Laporan Wartawan Tribunnews, Nur Febriana Trinugraheni
TRIBUNNEWS.COM, PODGORICA - Pemerintah Montenegro mematikan internet dan komputer di markas besar pemerintah negara tersebut, serta menonaktifkan situs web pemerintah di tengah serangan siber besar-besaran yang terjadi di negara yang terletak di kawasan Balkan itu.
Para pejabat Montenegro menuduh peretas pro-Rusia terlibat dalam serangan siber yang dimulai pada 20 Agustus lalu.
Serangan siber tersebut telah melumpuhkan platform informasi online pemerintah dan menempatkan infrastruktur penting Montenegro seperti perbankan, sistem tenaga air dan listrik ke dalam risiko tinggi.
Baca juga: Data Sering Bocor, Pakar Keamanan Siber: Pemerintah Harus Belajar dari Pengalaman Sebelumnya
Melansir dari Associated Press, para ahli menggambarkan serangan itu sebagai intensitas yang belum pernah terjadi sebelumnya dan termasuk serangan siber terpanjang dalam sejarah Montenegro, yang menjadi salah satu anggota NATO ini.

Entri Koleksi
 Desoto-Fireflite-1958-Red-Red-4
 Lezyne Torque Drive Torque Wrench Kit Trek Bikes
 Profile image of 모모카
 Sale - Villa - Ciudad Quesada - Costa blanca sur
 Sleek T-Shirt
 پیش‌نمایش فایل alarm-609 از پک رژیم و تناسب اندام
==
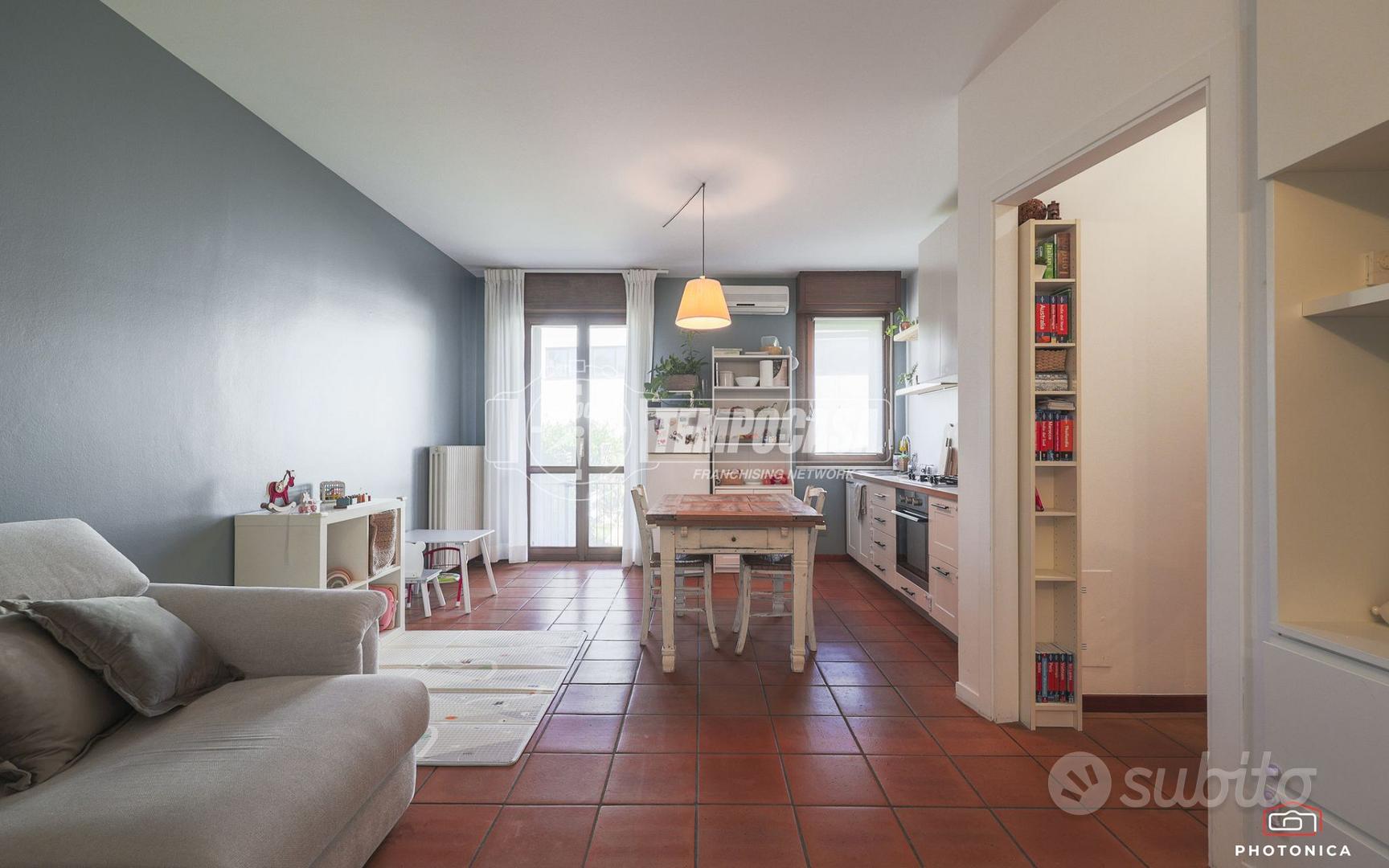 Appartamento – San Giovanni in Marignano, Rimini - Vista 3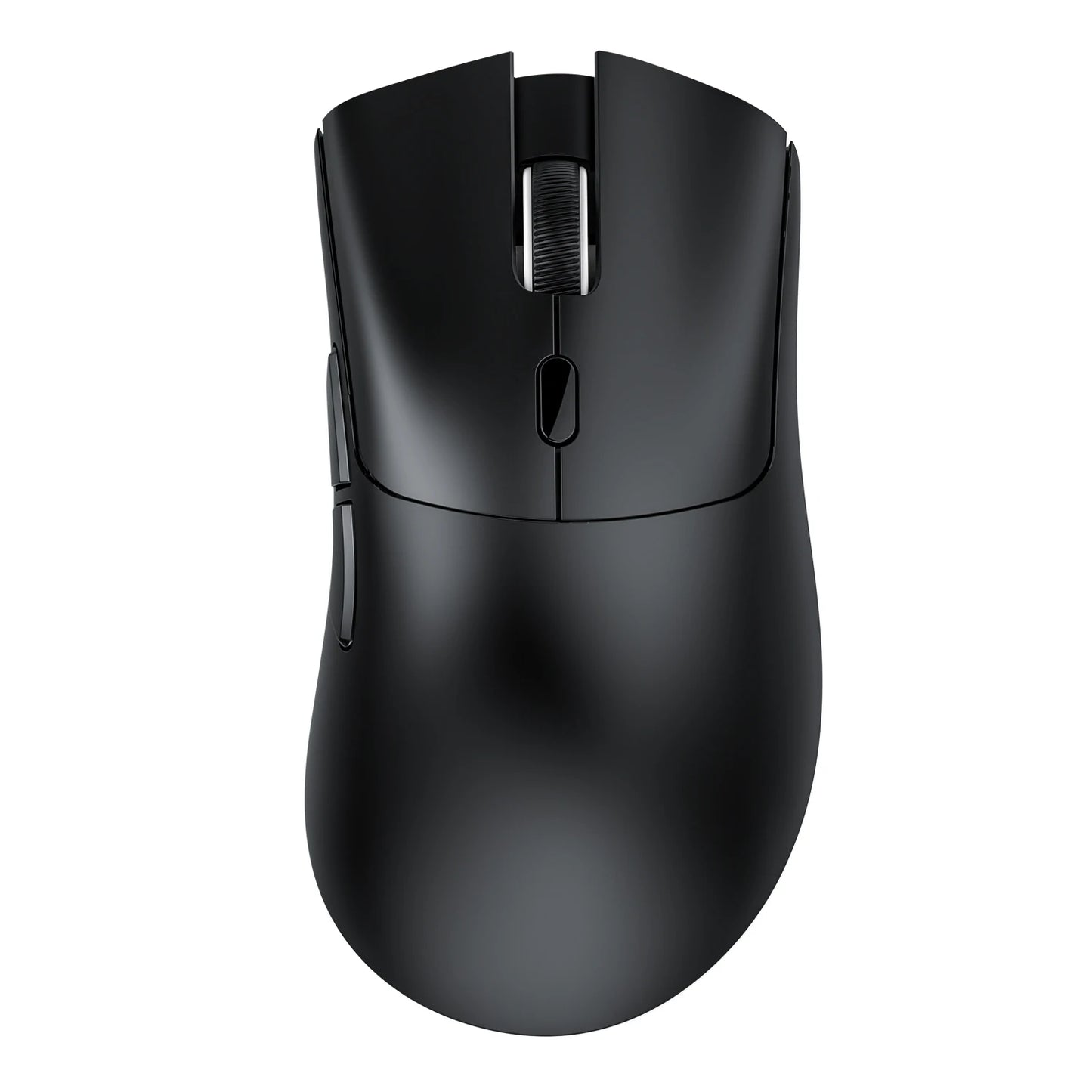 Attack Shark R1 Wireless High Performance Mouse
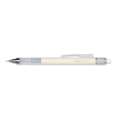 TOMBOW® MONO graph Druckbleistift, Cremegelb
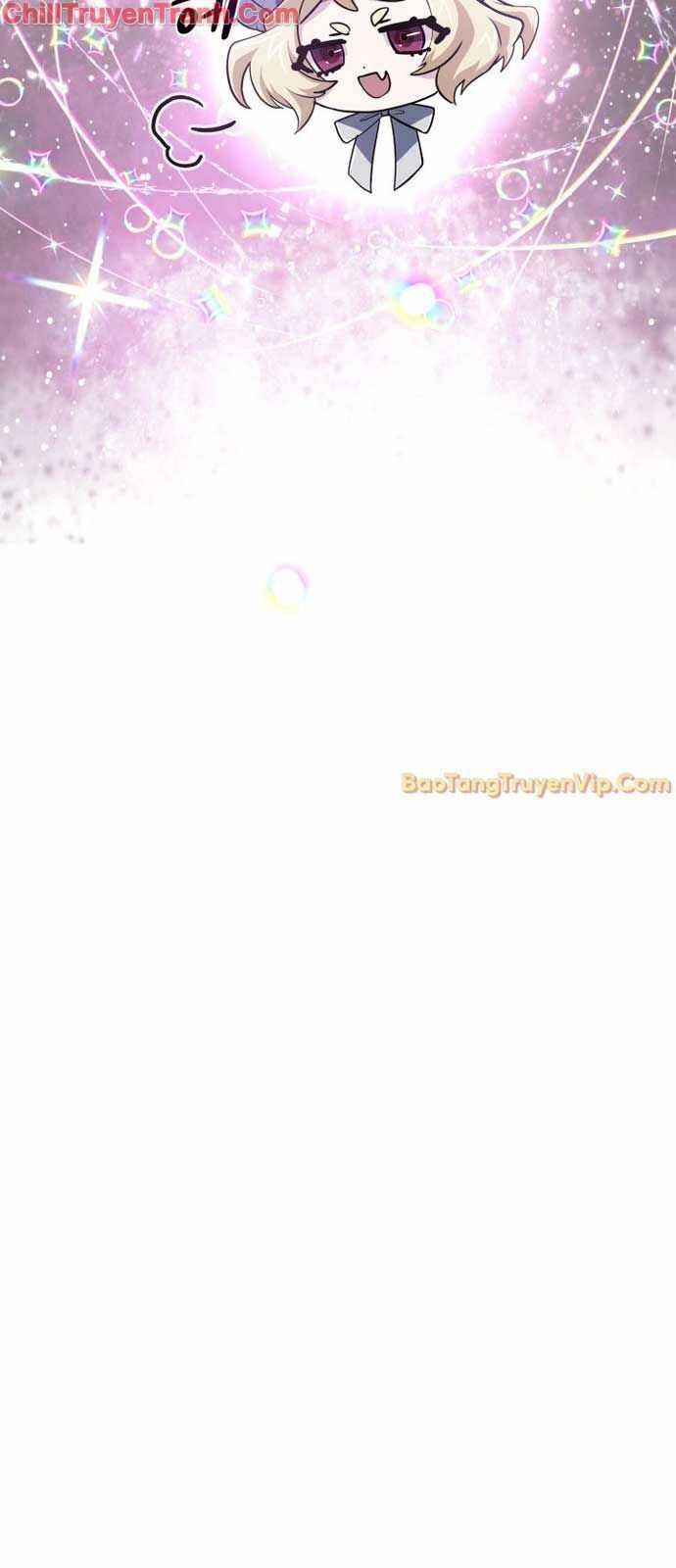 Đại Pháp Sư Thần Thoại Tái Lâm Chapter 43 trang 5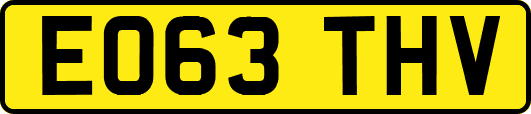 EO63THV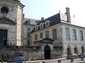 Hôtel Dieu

#### Perintah Singkat 1
Apakah tiap pernyataan berikut sesuai dengan berita serangan siber Montenegro? Jawab ya atau tidak untuk masing-masing, lalu kutip kata-kata berita yang menentukannya: (a) Serangan siber itu dimulai pada 20 Agustus. (b) Pemerintah Montenegro tetap menyalakan internet di markas besarnya selama serangan. (c) Montenegro tidak termasuk anggota NATO.
#### Perintah Singkat 2
Menurut berita serangan siber Montenegro, infrastruktur penting apa saja yang ditempatkan ke dalam risiko tinggi?
#### Perintah Singkat 3
Teruskan berita serangan siber Montenegro mulai setelah kalimat terakhirnya.

#### Jawaban Tertulis 1
(a) Ya: "serangan siber yang dimulai pada 20 Agustus lalu"
(b) Tidak: "mematikan internet dan komputer di markas besar pemerintah negara tersebut"
(c) Tidak: "yang menjadi salah satu anggota NATO ini"

#### Jawaban Tertulis 2
Perbankan, sistem tenaga air, dan listrik.

#### Jawaban Tertulis 3
Menteri Pertahanan Montenegro Rasko Konjevic mengatakan para ahli dunia maya, termasuk tim penyelidik FBI yang dikirim ke Montenegro, menyarankan agar pejabat pemerintah mematikan perangkat komputer untuk alasan keamanan.
“Kami telah menghadapi tantangan serius terkait serangan siber selama sekitar 20 hari, dan seluruh sistem negara, sistem administrasi negara, dan sistem layanan kepada warga berfungsi pada tingkat yang agak terbatas,” kata Konjevic.
Para ahli dari beberapa negara berusaha membantu memulihkan sistem komputer di kantor pemerintahan Montenegro, sembari menemukan bukti siapa dalang di balik serangan siber tersebut, tambah Konjevic.
Pejabat Montenegro mengatakan serangan yang menyerang infrastruktur digital pemerintah Montenegro ini kemungkinan dilakukan oleh kelompok Ransomware Rusia, yang umumnya beroperasi tanpa campur tangan Kremlin selama tidak menargetkan sekutu Rusia.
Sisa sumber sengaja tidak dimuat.